▸ Document text:
=== Begin Enclosure ===
In an email to The Intercept, Bloomberg spokesperson Julie Wood confirmed the allegations and noted that none of the campaign staff were aware of the vendor’s practices.
“We didn’t know about this and we never would have allowed it if we had,” Wood said. “We don’t believe in this practice and we’ve now ended our relationship with the subcontractor in question.” The Bloomberg campaign has also indicated it was unaware of the arrangement between ProCom and an undisclosed campaign vendor until the Intercept’s investigation.
In a Tuesday statement, Bloomberg, who previously served as the mayor of New York City, also acknowledged the arrangement, adding that the campaign terminated its relationship with the campaign vendor and ProCom on Monday.
“We do not support this practice and we are making sure our vendors more properly vet their subcontractors moving forward,” he said.
ProCom co-founder John Scallan also told The Intercept that his company pays the Oklahoma Department of Corrections a lump sum of prisoner wages based on the state minimum wage of $7.25 per hour. The Department of Corrections then provides each prisoner with their wages.
According to Alex Friedmann, managing editor of Prison Legal News and an advocate for incarcerated people’s rights, the use of prison labor is exploitation.
“The use of prison labor is the continued exploitation of people who are locked up, who really have virtually no other opportunities to have employment or make money other than the opportunities given to them by prison officials,” Alex Friedmann told the outlet.
Bloomberg launched a bid for the 2020 Democratic presidential nomination in November, claiming that he is running for president to “defeat Donald Trump and rebuild America.”
“We cannot afford four more years of President Trump’s reckless and unethical actions. He represents an existential threat to our country and our values. If he wins another term in office, we may never recover from the damage,” he said after announcing his presidential bid.
=== End Enclosure ===
▸ The data:
=== Begin Enclosure ===
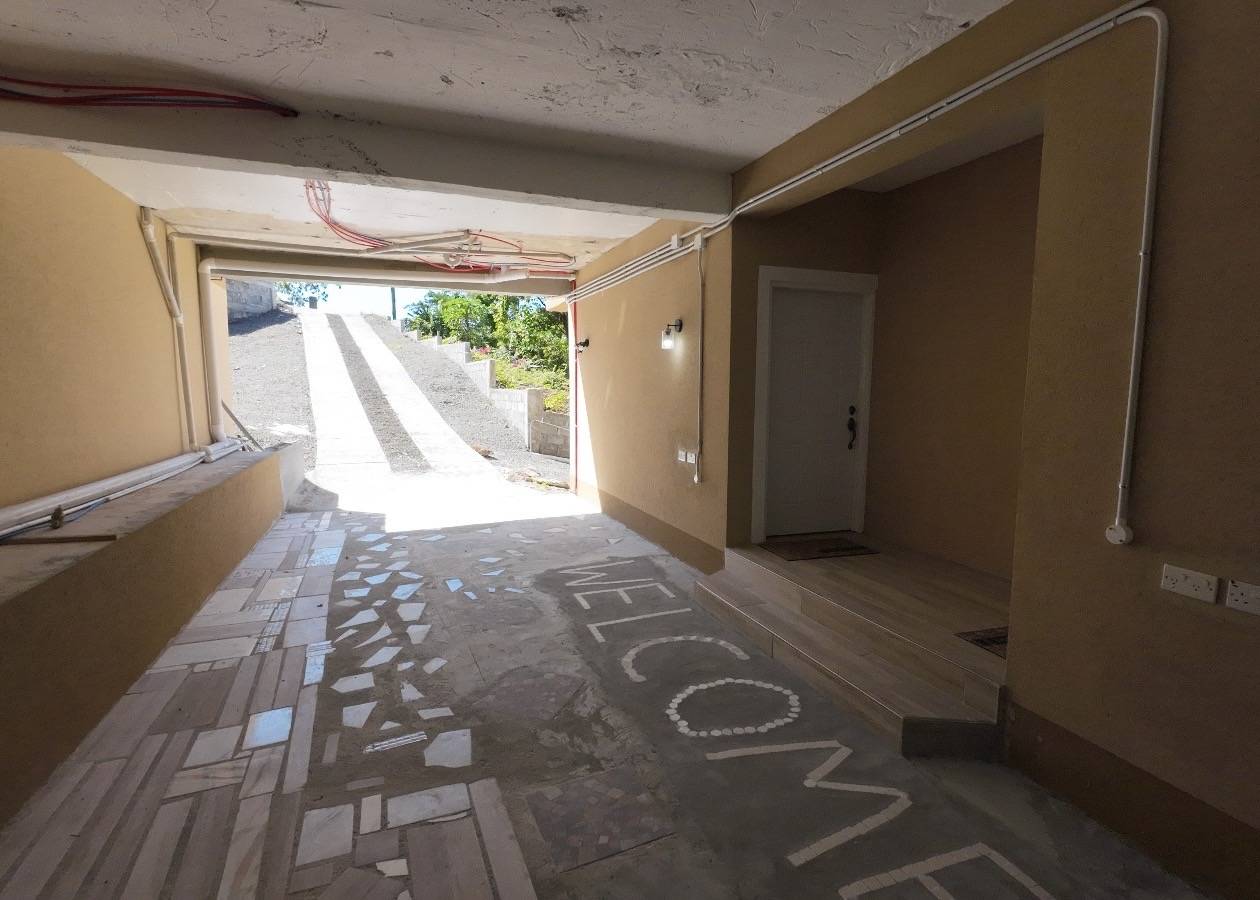 WELCOME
=== End Enclosure ===
▸ Problem to solve: According to the article on the Bloomberg campaign and prison labor, why does Alex Friedmann regard the use of prison labor as exploitation? Answer in one to three sentences. The lines here are drawn from a separate source.

▸ Solved exercise: Friedmann regards prison labor as exploitation because people who are locked up have virtually no other opportunities to have employment or make money. Their only such opportunities are the ones prison officials give them.